For one week, we took the full measure of a great man who lived in our lifetimes: a man who strode across history’s plane with steps that challenged, but didn’t surpass, the founders. We needed to cry, to laugh, to reflect on a life well-lived. And we did.
We needed to know that people would drop their business for days to stand in long, hot lines to view a wooden box draped in a flag. We needed to reaffirm our cultural norms and mores that Reagan so exemplified: standing when a lady enters a room, holding the door for others, holding funeral services for a child’s goldfish with such aplomb that the child is moved to release its other goldfish from the surly bonds of earth. We needed to learn that deeply religious man can pray and perform acts of Christianity off camera. We needed to reflect on how great, good men did things.

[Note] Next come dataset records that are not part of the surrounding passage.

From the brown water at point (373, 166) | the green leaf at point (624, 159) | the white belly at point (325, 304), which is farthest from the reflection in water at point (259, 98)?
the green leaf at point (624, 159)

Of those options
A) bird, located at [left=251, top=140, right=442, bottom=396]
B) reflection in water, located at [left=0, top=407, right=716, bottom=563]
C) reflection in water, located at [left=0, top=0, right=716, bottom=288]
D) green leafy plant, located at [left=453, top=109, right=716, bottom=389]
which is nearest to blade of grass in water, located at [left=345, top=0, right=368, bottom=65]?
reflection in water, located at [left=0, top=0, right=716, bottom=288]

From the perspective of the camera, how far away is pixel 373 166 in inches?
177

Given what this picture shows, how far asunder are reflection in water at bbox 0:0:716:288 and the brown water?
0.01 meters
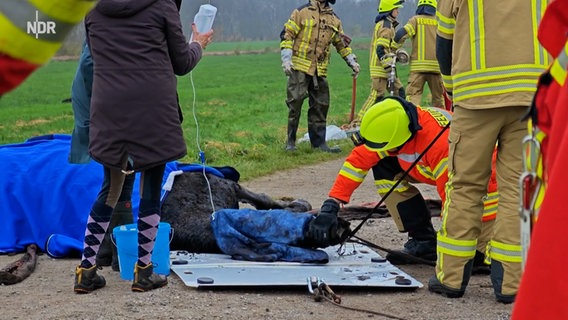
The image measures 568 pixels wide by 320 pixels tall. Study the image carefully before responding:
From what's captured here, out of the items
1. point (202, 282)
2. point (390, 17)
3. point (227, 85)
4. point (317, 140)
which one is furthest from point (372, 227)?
point (227, 85)

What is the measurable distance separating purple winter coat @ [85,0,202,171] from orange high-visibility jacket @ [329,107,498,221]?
1215 millimetres

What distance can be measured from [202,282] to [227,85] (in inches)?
1111

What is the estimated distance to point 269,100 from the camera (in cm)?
2403

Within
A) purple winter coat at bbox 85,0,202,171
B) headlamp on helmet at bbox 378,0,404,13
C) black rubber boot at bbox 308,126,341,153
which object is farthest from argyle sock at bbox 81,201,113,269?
headlamp on helmet at bbox 378,0,404,13

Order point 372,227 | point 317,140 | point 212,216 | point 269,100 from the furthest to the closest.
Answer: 1. point 269,100
2. point 317,140
3. point 372,227
4. point 212,216

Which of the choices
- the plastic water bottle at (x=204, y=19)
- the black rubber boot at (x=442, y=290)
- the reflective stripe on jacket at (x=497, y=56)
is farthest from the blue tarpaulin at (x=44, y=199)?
the reflective stripe on jacket at (x=497, y=56)

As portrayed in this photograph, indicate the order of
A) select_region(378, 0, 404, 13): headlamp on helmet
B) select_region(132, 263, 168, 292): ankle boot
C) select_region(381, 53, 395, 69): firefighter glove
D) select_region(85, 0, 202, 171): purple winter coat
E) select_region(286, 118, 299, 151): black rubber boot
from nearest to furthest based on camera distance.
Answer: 1. select_region(85, 0, 202, 171): purple winter coat
2. select_region(132, 263, 168, 292): ankle boot
3. select_region(286, 118, 299, 151): black rubber boot
4. select_region(381, 53, 395, 69): firefighter glove
5. select_region(378, 0, 404, 13): headlamp on helmet

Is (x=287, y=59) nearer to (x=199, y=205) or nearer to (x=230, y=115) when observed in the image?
(x=199, y=205)

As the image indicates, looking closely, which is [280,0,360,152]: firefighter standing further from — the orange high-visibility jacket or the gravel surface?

With all due and some undue respect to our current president, reviewing Reagan’s life reminds us all how small the men who’ve followed seem compared to Reagan. He was larger than life. I see images of President Bush standing with Laura at Reagan’s casket and can’t but wonder what’s going through George’s mind. _Ron, show me how you did it. Make me feel what you felt. Let me believe what you believed. Kneel down so I can climb onto your broad, powerful shoulders and see the horizon that you saw. _
Then I think: at least our president is humble enough to think such humbling thoughts. Would his opponent take the measure of man like Reagan and find himself wanting? Never. Would Clinton? No. But they need to more than Mr. Bush does.
And Americans need to.
Anyone who really reflected on Reagan and really measured himself against the man is better for it. The exercise produces an odd mixture of humility and confidence, loneliness and fulfillment. Most of all, it produces hope. The shining city on the hill is will glow forever. And we are the lights in its windows.